Second, such language is unavoidable in any sound doctrine of the Trinity. For we do not maintain that there are three divine beings, but one God in three persons. Were we to argue that the three persons of the Godhead each had aseity in the sense that each had its own divine essence independently of the other two, would we not be committed to tritheism? If so, then we cannot escape the notion that these three hypostases must be related to one another in a way that involves dependence or derivation. But then derivation is the opposite of aseity.
Lee's argument depends on using dependence and derivation as interchangeable concepts. But on the face of it, these are different concepts. A triangle depends on having three sides. But that's not a derivative relationship, that I can see.

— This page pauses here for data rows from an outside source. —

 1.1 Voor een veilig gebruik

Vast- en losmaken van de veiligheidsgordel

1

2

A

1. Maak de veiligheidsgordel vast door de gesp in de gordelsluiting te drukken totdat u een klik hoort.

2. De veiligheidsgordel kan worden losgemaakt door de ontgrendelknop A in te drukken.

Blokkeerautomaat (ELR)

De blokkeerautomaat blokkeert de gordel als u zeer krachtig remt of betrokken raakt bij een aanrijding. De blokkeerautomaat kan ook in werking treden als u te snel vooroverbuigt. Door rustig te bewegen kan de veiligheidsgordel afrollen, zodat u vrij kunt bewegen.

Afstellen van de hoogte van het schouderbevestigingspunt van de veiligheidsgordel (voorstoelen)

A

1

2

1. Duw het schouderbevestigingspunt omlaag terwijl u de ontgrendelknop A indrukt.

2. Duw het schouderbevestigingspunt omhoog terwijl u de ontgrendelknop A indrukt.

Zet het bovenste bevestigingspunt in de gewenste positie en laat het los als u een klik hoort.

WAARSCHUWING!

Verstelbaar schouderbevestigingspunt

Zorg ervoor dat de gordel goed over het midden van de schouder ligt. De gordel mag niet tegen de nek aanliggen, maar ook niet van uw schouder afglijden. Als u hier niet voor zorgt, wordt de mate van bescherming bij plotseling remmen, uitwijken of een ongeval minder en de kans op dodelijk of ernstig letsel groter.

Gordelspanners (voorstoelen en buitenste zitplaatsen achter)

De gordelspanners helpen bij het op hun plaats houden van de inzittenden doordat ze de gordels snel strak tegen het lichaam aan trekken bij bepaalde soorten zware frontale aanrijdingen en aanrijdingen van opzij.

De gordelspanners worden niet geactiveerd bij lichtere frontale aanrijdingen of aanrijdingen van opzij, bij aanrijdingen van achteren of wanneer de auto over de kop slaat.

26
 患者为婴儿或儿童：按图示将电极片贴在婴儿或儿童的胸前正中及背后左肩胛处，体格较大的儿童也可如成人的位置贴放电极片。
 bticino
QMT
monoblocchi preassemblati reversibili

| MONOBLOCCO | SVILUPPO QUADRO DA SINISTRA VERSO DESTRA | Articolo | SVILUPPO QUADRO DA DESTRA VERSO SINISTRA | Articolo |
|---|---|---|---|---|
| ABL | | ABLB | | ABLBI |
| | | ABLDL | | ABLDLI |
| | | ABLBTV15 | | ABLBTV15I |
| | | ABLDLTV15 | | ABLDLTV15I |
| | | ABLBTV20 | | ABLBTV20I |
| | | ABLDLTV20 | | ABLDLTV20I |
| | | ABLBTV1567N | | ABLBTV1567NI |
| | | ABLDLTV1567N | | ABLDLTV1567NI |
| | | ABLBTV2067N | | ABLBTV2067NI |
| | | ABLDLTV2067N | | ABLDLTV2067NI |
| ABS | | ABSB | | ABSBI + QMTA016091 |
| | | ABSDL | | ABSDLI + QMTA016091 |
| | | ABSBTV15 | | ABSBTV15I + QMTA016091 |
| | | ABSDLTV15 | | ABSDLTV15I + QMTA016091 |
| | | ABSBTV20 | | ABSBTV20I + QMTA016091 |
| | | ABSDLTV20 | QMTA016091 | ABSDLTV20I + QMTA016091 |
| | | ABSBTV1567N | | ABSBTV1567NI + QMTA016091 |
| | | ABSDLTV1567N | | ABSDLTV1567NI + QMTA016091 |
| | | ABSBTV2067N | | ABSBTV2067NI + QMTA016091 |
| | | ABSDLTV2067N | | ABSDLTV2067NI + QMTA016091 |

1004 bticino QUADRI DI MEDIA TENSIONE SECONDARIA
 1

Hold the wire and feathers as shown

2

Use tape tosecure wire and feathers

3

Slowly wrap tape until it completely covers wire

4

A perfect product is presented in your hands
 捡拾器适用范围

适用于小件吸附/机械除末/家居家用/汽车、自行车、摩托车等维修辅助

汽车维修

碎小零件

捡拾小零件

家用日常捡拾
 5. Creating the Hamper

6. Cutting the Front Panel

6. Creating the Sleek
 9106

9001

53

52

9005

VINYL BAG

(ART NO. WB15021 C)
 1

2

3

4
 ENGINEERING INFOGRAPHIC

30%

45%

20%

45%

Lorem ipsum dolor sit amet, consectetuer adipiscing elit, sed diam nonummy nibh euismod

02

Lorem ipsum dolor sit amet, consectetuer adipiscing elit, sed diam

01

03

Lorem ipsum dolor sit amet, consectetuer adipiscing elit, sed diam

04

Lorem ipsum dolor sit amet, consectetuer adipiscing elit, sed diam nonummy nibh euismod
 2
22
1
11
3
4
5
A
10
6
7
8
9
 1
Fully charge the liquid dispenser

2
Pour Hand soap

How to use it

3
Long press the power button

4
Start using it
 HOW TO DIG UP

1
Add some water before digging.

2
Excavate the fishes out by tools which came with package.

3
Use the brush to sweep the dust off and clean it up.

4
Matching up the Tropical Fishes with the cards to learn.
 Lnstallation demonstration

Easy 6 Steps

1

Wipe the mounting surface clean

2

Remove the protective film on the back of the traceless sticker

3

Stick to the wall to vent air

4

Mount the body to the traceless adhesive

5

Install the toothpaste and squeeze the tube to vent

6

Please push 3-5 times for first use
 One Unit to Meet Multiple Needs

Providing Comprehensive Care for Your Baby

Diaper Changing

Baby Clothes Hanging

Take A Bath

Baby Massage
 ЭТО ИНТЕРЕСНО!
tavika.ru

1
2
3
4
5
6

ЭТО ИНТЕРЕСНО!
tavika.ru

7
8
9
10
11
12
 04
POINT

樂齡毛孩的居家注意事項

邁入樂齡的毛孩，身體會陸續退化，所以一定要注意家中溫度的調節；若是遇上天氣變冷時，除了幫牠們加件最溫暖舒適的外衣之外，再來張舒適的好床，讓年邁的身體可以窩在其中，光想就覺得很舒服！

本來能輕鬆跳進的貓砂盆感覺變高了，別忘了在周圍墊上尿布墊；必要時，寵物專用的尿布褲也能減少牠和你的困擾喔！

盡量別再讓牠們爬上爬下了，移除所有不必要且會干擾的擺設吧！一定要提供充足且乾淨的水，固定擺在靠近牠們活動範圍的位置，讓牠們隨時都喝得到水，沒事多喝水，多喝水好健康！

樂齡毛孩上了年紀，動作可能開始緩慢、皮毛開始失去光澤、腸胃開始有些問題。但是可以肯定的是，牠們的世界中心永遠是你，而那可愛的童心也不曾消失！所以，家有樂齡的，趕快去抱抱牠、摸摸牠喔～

May I remind you that this odd language is strikingly similar to the teaching of Jesus himself, "Just as the Father has life in himself, so he has granted the Son to have life in himself" (John 5:26).
Does "life" in that verse refer to the inner life of the Godhead? In context, isn't that kind of life a communicable attribute? God grants eternal life to Christians?
Eternal generation, far from detracting from the Son's ontological equality with the Father, actually provides its most profound logical ground.
Except that eternal generation clearly does detract from the Son's ontological equality with the Father. That ontological inequality is built into the radical asymmetry of the relation.
As I've often argued, it would be better to scrap the Nicene subordinationist paradigm rather than tweaking it. I appreciate the way Frame, Warfield, and Helm have redirected the issue.